In this article, we argue that Cooperative Extension has not kept adequate pace with the needs of these transformed rural communities. We again (cf. Yang, Fetsch, Jenson, & Weigel, 1995) suggest a method, discussed by Baker and Verma (1993) in the pages of this journal, that can bring CE closer to its mission. Cooperative Extension has used issues-based programming to redirect its efforts, but has not used the public directly to help delineate community needs. Instead, CE has used leaders (from CE and the communities) to define issues (Baker & Verma, 1993) rather than surveying the community directly. Weigel, Fetsch, Jenson, Yang, and Rogers (1992) found that citizens can differ from advisory councils and community leaders in ranking the importance of issues that need to be addressed. In this article, we provide a specific example of the usefulness of direct community assessment.

Why Direct Community Assessment?

The assessment of community needs is not new. All county Cooperative Extension offices have advisory councils. These councils help county CE directors delineate a community's needs. These needs can include services or resources that are unavailable and therefore prevent people from adapting well to their current situation. The needs can also include resources, the availability of which would allow people to achieve a more ideal situation in the future (cf. Wade, 1989). These assessments could be especially important in rapidly changing rural communities.

Baker and Verma (1993) described the adaptation of issues-based programming by Cooperative Extension in Louisiana. Using focus groups comprised of community (parish) leaders and Extension agents, Baker and Verma discovered considerable resistance to issues programming. Focus-group members were concerned about poorly timed initiation, unfamiliarity with the process and procedure, overlapping responsibilities, and professional rivalries. However, group members also felt that issues programming was successful when it was actually implemented: Extension became better recognized in local communities, had better ties with local governments, and became better networked with other agencies. Baker and Verma's findings indicated that Extension professionals have mixed feelings about issues-based programming. We speculated that CE staff resisted issues-based programming because of suspicions that it was an administrative ploy to reallocate resources, that it was without empirical validation, and that it required too much reorganization to be truly feasible (Yang, Fetsch, Jenson, & Weigel, 1995).
________________________
■ **SHORT TASK**:
Extract from the Cooperative Extension article the passage that opens with the words containing "Why Direct Community" and closes with "changing rural communities.". Rely only on the Cooperative Extension article for your answers.
________________________
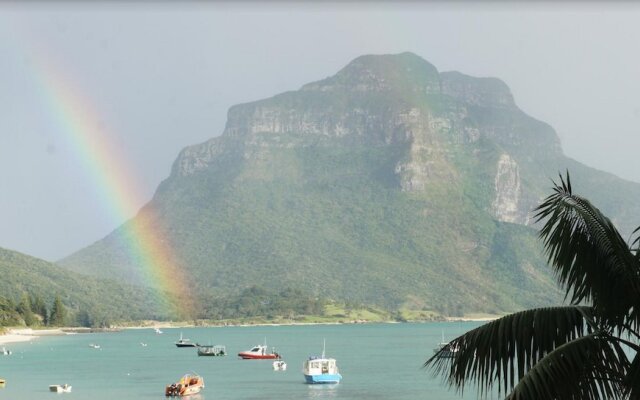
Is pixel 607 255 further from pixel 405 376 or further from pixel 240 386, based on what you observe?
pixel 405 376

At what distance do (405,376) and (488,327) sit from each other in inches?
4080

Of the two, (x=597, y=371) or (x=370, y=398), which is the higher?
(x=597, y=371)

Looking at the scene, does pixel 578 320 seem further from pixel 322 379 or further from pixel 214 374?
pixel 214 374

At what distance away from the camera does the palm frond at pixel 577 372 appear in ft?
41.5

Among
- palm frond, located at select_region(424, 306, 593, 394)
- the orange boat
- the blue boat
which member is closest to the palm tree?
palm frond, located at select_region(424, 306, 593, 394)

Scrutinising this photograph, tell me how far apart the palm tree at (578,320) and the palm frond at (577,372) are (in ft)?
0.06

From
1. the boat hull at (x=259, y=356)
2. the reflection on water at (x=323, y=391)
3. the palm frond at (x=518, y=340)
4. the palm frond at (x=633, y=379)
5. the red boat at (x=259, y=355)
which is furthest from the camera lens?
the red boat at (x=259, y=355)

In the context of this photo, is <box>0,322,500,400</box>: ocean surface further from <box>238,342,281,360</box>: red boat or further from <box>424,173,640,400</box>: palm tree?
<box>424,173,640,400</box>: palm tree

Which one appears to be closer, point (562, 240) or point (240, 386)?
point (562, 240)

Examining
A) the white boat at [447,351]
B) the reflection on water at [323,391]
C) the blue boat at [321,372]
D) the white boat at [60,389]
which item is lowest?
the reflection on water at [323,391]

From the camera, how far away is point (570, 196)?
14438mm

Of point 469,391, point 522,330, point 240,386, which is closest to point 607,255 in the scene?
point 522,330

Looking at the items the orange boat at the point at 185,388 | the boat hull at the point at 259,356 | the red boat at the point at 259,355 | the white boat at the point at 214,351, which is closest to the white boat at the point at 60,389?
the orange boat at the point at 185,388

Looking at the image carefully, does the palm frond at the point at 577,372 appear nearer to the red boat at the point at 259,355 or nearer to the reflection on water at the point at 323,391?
________________________
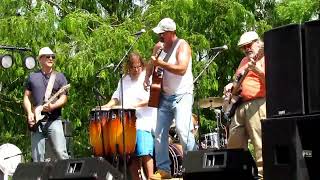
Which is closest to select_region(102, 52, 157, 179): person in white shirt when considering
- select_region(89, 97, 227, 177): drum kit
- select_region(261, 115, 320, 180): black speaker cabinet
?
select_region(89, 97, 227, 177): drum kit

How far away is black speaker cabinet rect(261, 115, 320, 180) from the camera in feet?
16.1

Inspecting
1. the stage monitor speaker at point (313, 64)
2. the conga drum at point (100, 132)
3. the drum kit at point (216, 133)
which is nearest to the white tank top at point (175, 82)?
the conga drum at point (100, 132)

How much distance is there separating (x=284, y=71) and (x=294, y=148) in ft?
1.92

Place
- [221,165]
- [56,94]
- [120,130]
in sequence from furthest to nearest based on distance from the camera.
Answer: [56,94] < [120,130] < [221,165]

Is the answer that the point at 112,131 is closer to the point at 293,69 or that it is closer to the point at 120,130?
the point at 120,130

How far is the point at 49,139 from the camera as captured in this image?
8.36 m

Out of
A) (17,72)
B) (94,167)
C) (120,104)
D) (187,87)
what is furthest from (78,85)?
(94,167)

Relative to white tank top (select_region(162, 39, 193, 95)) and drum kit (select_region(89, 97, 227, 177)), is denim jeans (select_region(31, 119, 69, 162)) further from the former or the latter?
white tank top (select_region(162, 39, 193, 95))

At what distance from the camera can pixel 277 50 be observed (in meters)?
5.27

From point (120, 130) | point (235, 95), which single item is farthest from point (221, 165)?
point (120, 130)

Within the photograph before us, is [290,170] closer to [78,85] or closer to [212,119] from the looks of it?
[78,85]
________________________
■ **WRITTEN RESPONSE**:
Why Direct Community Assessment?

The assessment of community needs is not new. All county Cooperative Extension offices have advisory councils. These councils help county CE directors delineate a community's needs. These needs can include services or resources that are unavailable and therefore prevent people from adapting well to their current situation. The needs can also include resources, the availability of which would allow people to achieve a more ideal situation in the future (cf. Wade, 1989). These assessments could be especially important in rapidly changing rural communities.